We now have two datasets loaded. One with all the libraries, including their postcodes. Another with all the postcodes in England, including their coordinates. We need to merge postcode co-ordinates into the libraries dataset, so we have a dataset of libraries with co-ordinates. Before we do that we can index the postcodes dataset. This isn't always necessary but considering it's so large we can use indexes to make it quicker to find data.
- Return to the Data menu and go into the postcodes_england dataset. Select at the bottom the option to show SQL.
- Remove the current text shown in the SQL editor and replace with:
CREATE INDEX idx_postcodesengland_postcode ON postcodes_england (postcode)
- Click Apply.
This tells the underlying database to create an index (called idx_postcodesengland_postcode) on the postcodes_england table, using the column called postcode.
- Go into the libraries dataset. Select at the bottom the option to show SQL. This will display:
SELECT * FROM libraries
This tells us that the current data view is showing all columns (*) from the libraries dataset. We can change this to a view that would show a selection of columns from multiple datasets.
- Change the SQL to the following.
SELECT library_name, library_service, postal_address, (SELECT postcodes_england.the_geom FROM postcodes_england WHERE postcodes_england.postcode = libraries.postcode) FROM libraries
This is selecting to view the library_name, library_service, postal_address, and geometry for each library. The geometry is retrieved by using a sub-query to retrieve from the postcodes dataset by matching on the postcode field.
- Click 'Apply'. Carto will chug away for a little while fetching the data.
- Once it is done, on the dataset menu icon (three little dots after the dataset name) select to 'Create dataset from query'. Carto will chug away again.

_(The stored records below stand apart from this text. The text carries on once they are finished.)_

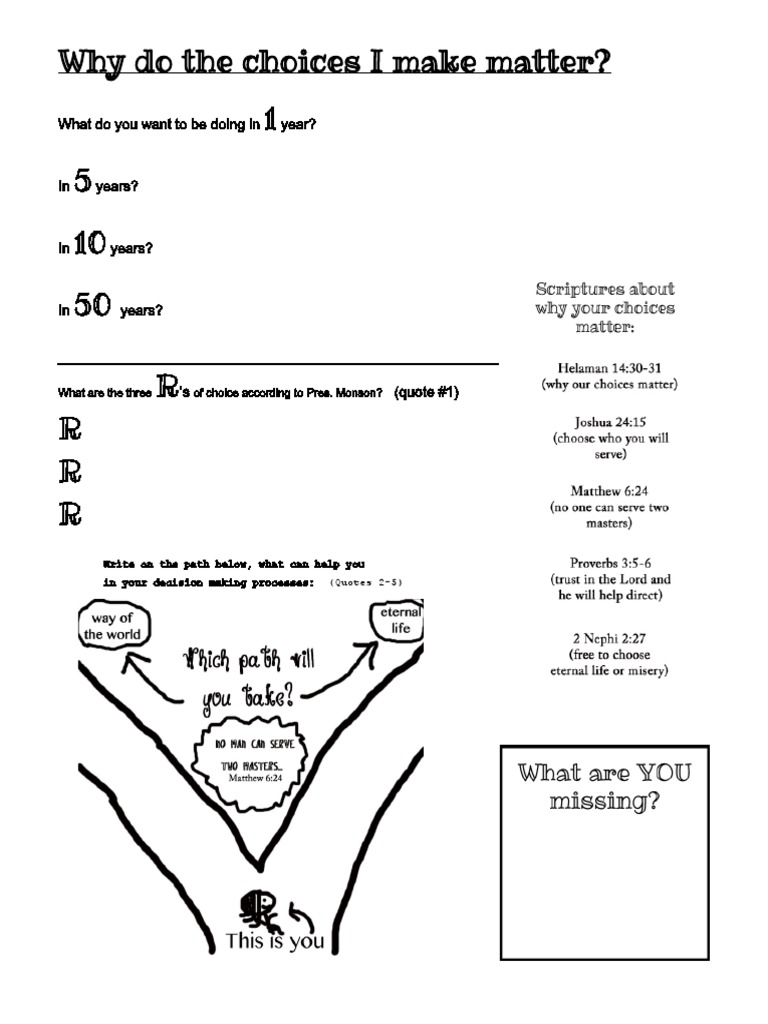 Why do the choices I make matter?

What do you want to be doing in 1 year?

In 5 years?

In 10 years?

In 50 years?

What are the three R's of choice according to Pres. Monson? (quote #1)

R

R

R

Write on the path below, what can help you in your decision making processes: (Quotes 2-5)

way of the world

eternal life

Which path will you take?

NO MAN CAN SERVE TWO MASTERS... Matthew 6:24

This is you

Scriptures about why your choices matter:

Helaman 14:30-31
(why our choices matter)

Joshua 24:15
(choose who you will serve)

Matthew 6:24
(no one can serve two masters)

Proverbs 3:5-6
(trust in the Lord and he will help direct)

2 Nephi 2:27
(free to choose eternal life or misery)

What are YOU missing?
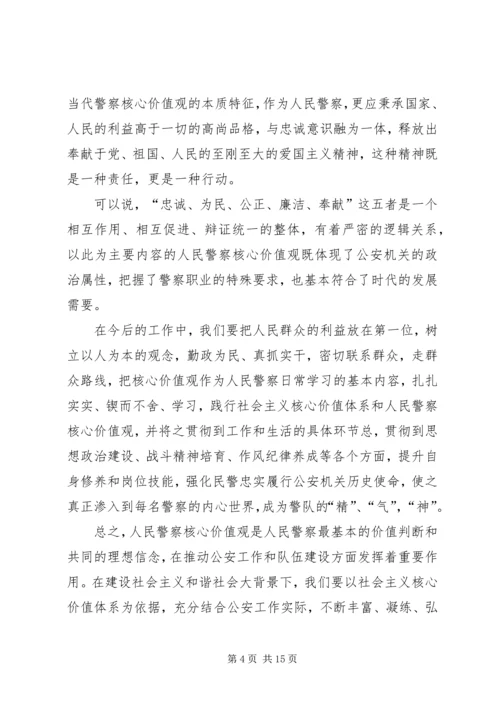 当代警察核心价值观的本质特征，作为人民警察，更应秉承国家、人民的利益高于一切的高尚品格，与忠诚意识融为一体，释放出奉献于党、祖国、人民的至刚至大的爱国主义精神，这种精神既是一种责任，更是一种行动。

可以说，“忠诚、为民、公正、廉洁、奉献”这五者是一个相互作用、相互促进、辩证统一的整体，有着严密的逻辑关系，以此为主要内容的人民警察核心价值观既体现了公安机关的政治属性，把握了警察职业的特殊要求，也基本符合了时代的发展需要。

在今后的工作中，我们要把人民群众的利益放在第一位，树立以人为本的观念，勤政为民、真抓实干，密切联系群众，走群众路线，把核心价值观作为人民警察日常学习的基本内容，扎扎实实、锲而不舍、学习，践行社会主义核心价值体系和人民警察核心价值观，并将之贯彻到工作和生活的具体环节总，贯彻到思想政治建设、战斗精神培育、作风纪律养成等各个方面，提升自身修养和岗位技能，强化民警忠实履行公安机关历史使命，使之真正渗入到每名警察的内心世界，成为警队的“精”、“气”，“神”。

总之，人民警察核心价值观是人民警察最基本的价值判断和共同的理想信念，在推动公安工作和队伍建设方面发挥着重要作用。在建设社会主义和谐社会大背景下，我们要以社会主义核心价值体系为依据，充分结合公安工作实际，不断丰富、凝练、弘

第 4 页 共 15 页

- Once that's done you will have a new dataset.
- Within the dataset opt to 'Create Map'.
The instructor will now explore some of the options within maps.
To save some time, a CSV file has been created with libraries already linked to postcode geometry. Spend 15 minutes running through this exercise and playing with some of the map features.

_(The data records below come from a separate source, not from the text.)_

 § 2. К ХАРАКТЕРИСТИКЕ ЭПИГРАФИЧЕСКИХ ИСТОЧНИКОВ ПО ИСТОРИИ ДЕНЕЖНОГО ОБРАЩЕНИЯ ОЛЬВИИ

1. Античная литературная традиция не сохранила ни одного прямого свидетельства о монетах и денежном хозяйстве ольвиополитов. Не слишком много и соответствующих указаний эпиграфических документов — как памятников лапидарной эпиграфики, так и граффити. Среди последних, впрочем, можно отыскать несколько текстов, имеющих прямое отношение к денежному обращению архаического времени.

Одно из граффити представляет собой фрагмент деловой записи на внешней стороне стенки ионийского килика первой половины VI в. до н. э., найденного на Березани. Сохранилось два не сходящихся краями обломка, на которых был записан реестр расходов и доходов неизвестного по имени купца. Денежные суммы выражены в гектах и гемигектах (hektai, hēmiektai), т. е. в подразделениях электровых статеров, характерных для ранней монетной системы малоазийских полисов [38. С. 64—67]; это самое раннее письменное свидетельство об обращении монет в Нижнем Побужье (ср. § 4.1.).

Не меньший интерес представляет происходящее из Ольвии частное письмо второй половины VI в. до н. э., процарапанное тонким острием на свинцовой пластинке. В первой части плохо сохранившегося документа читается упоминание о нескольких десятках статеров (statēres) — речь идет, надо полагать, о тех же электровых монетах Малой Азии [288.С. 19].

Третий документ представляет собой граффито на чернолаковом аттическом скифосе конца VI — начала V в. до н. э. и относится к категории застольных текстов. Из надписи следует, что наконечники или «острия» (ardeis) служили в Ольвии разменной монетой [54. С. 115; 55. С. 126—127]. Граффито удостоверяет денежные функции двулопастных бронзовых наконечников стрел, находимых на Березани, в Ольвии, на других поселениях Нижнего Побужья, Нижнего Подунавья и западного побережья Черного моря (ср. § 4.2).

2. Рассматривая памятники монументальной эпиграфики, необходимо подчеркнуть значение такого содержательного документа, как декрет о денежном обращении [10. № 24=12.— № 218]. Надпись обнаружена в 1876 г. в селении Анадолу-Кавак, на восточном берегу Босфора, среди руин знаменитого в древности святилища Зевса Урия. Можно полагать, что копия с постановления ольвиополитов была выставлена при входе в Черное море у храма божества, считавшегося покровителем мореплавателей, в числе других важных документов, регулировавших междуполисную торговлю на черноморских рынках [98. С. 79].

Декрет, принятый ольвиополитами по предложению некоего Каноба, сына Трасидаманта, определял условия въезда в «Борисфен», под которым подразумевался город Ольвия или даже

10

- Navigate to Maps > Your Datasets.
- Select New Dataset.
- In the URL field enter: https://github.com/LibrariesHacked/library-carpentry/raw/master/data/libraries_geo.csv
- Click Submit
- Leave the default of 'Never', and select 'Connect Dataset'.
- The dataset will be displayed. You can then choose then to 'Create map'
Spend some time exploring the map options and playing with the extended features of Carto. When you're done, publish a map. Think about the following questions:
- how can you ensure that the data attribution guidelines are followed when publishing a map?
- not all the libraries are shown, why not?